Le comte de Monte-Cristo pâlit d’une façon terrible; son œil fauve s’embrasa d’un feu dévorant; il fit un bond vers le cabinet attenant à sa chambre, et en moins d’une seconde, arrachant sa cravate, sa redingote et son gilet, il endossa une petite veste de marin et se coiffa d’un chapeau de matelot, sous lequel se déroulèrent ses longs cheveux noirs.

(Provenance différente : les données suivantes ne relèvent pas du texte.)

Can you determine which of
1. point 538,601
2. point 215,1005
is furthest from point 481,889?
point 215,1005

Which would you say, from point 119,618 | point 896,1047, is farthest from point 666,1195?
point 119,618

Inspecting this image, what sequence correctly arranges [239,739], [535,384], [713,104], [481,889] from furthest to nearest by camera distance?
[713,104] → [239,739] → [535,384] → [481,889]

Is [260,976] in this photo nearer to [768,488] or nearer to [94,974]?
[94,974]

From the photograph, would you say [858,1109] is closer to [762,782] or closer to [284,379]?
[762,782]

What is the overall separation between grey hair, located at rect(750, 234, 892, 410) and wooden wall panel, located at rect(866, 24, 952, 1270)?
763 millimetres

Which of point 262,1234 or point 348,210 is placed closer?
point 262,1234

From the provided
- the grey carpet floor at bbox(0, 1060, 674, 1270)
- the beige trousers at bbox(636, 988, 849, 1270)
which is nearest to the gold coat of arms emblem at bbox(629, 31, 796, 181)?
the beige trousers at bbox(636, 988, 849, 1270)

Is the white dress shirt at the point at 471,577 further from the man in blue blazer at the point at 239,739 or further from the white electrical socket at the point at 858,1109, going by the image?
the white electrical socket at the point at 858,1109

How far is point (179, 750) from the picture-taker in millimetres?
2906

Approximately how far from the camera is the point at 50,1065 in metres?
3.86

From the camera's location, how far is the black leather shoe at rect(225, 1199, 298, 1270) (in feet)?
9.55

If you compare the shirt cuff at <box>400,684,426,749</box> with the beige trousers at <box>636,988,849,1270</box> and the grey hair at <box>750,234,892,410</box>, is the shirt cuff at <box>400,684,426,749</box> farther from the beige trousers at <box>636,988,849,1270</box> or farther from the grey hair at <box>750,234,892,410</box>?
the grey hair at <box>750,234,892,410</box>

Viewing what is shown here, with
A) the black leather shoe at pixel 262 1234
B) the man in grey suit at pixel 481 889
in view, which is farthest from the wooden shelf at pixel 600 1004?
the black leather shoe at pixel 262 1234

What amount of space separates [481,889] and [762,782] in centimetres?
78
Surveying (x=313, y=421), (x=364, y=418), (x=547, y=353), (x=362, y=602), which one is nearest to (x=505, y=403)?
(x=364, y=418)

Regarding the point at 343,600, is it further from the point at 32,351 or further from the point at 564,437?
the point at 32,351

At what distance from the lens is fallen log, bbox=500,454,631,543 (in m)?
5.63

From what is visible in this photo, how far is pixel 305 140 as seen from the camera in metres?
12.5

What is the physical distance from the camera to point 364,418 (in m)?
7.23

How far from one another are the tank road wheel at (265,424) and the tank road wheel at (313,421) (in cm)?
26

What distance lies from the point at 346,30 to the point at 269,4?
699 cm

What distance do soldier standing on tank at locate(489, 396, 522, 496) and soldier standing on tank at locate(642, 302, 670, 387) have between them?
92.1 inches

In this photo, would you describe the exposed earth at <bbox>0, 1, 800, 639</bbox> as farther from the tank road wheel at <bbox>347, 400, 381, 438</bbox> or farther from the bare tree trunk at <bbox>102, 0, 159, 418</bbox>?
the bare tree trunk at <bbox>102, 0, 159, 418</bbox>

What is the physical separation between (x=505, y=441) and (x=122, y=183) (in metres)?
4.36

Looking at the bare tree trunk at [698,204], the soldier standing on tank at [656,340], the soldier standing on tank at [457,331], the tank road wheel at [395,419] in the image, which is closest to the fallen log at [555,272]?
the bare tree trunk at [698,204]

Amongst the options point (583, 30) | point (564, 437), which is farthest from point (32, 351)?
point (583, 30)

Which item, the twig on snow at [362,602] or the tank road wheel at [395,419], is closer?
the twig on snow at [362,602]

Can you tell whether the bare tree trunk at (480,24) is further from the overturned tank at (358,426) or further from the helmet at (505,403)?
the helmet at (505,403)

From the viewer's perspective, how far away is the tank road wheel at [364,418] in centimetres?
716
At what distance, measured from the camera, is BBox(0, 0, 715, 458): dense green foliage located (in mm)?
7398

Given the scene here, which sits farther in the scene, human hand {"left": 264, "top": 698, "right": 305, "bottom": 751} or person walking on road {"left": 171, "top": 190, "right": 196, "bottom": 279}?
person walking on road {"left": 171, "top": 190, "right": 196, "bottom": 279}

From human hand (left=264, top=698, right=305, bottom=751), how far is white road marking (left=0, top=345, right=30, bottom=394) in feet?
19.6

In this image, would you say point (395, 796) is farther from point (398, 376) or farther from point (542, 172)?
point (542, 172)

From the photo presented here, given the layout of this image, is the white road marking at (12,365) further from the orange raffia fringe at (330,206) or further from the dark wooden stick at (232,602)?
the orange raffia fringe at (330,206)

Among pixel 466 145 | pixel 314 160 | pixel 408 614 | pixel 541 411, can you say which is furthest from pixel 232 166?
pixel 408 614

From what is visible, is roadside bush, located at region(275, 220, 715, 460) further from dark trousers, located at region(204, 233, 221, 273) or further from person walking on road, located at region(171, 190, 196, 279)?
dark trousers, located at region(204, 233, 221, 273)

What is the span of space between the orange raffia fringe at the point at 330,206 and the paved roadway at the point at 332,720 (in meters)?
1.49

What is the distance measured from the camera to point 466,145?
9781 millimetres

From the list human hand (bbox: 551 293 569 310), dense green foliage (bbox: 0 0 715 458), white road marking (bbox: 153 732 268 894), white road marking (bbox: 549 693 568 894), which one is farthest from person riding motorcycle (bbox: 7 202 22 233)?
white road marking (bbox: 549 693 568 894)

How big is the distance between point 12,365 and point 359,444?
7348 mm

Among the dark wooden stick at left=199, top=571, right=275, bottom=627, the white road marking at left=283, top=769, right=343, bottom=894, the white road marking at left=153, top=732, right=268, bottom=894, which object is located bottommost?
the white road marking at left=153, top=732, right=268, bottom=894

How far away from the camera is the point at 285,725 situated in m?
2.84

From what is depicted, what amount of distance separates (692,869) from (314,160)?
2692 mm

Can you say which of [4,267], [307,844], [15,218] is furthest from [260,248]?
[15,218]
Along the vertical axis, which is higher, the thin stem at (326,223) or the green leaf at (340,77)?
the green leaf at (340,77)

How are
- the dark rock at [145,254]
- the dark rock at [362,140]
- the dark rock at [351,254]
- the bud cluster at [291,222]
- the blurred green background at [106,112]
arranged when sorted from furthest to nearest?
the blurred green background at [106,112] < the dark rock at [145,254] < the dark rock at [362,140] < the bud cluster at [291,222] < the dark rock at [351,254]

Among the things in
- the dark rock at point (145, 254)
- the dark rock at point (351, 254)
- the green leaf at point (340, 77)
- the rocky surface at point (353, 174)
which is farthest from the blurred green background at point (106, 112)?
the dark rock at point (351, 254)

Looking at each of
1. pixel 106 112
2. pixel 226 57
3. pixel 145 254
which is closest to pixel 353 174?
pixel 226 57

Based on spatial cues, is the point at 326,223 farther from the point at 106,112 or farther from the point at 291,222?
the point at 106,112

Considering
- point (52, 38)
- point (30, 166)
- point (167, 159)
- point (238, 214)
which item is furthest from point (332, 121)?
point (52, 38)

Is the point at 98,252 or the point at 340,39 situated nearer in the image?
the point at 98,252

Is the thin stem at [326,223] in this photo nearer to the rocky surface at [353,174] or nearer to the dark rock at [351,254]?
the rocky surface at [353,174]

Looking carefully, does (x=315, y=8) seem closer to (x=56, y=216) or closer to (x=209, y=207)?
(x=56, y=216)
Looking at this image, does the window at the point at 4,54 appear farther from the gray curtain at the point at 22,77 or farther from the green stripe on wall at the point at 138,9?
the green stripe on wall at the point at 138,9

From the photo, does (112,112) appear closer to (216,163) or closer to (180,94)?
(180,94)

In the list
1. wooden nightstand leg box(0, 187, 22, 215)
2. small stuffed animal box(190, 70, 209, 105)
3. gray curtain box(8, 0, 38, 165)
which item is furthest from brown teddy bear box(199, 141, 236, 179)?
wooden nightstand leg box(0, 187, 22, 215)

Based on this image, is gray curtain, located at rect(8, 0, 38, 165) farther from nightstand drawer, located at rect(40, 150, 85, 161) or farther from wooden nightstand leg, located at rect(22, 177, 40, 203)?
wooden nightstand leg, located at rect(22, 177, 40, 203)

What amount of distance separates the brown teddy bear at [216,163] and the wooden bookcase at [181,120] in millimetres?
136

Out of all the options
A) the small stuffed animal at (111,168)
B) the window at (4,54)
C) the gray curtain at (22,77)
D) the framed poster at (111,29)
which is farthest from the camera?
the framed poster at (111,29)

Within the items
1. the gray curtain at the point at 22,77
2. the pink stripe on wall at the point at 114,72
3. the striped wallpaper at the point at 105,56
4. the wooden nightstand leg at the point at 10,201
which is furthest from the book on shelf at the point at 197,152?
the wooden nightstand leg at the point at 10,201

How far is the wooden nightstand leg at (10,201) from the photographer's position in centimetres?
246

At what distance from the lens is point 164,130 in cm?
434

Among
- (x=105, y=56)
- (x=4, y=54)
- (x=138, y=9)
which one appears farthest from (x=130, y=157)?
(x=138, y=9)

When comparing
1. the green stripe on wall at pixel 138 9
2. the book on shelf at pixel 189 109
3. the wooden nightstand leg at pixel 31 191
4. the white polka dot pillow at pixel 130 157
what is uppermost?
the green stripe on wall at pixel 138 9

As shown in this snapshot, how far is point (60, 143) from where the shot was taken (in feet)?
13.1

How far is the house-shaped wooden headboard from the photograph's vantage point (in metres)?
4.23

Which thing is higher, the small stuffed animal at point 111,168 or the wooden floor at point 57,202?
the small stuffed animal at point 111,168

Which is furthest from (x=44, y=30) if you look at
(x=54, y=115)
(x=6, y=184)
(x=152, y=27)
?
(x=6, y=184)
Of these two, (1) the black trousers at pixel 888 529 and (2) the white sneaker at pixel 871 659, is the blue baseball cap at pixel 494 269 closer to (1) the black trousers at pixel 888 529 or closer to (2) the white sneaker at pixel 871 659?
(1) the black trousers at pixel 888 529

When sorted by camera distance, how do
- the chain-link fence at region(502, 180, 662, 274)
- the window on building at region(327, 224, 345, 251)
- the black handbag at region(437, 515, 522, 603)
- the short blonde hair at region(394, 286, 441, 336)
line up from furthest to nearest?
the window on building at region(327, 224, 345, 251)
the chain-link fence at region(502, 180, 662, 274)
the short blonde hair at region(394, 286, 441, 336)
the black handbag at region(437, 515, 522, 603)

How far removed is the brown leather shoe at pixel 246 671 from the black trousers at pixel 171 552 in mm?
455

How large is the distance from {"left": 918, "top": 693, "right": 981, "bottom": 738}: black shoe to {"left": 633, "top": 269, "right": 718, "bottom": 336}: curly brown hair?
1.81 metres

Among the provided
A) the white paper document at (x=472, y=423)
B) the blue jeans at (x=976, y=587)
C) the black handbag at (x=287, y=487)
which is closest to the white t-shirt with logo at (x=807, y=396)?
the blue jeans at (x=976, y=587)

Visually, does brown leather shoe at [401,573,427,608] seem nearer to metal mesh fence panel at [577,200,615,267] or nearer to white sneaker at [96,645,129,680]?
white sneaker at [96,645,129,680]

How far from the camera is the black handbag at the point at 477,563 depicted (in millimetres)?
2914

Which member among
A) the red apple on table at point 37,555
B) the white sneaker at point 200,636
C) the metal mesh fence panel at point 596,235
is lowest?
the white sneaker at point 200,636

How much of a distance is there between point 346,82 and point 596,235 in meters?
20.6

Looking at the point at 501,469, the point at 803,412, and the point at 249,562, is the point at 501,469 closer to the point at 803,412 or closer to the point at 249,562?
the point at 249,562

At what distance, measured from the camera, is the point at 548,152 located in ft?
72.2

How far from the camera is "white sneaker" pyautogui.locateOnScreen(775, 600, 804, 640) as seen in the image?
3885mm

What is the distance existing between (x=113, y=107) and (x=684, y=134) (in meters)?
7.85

Il revint ainsi, effrayant, implacable, marchant les bras croisés au-devant du général, qui n’avait rien compris à sa disparition, qui l’attendait, et qui, sentant ses dents claquer et ses jambes se dérober sous lui, recula d’un pas et ne s’arrêta qu’en trouvant sur une table un point d’appui pour sa main crispée.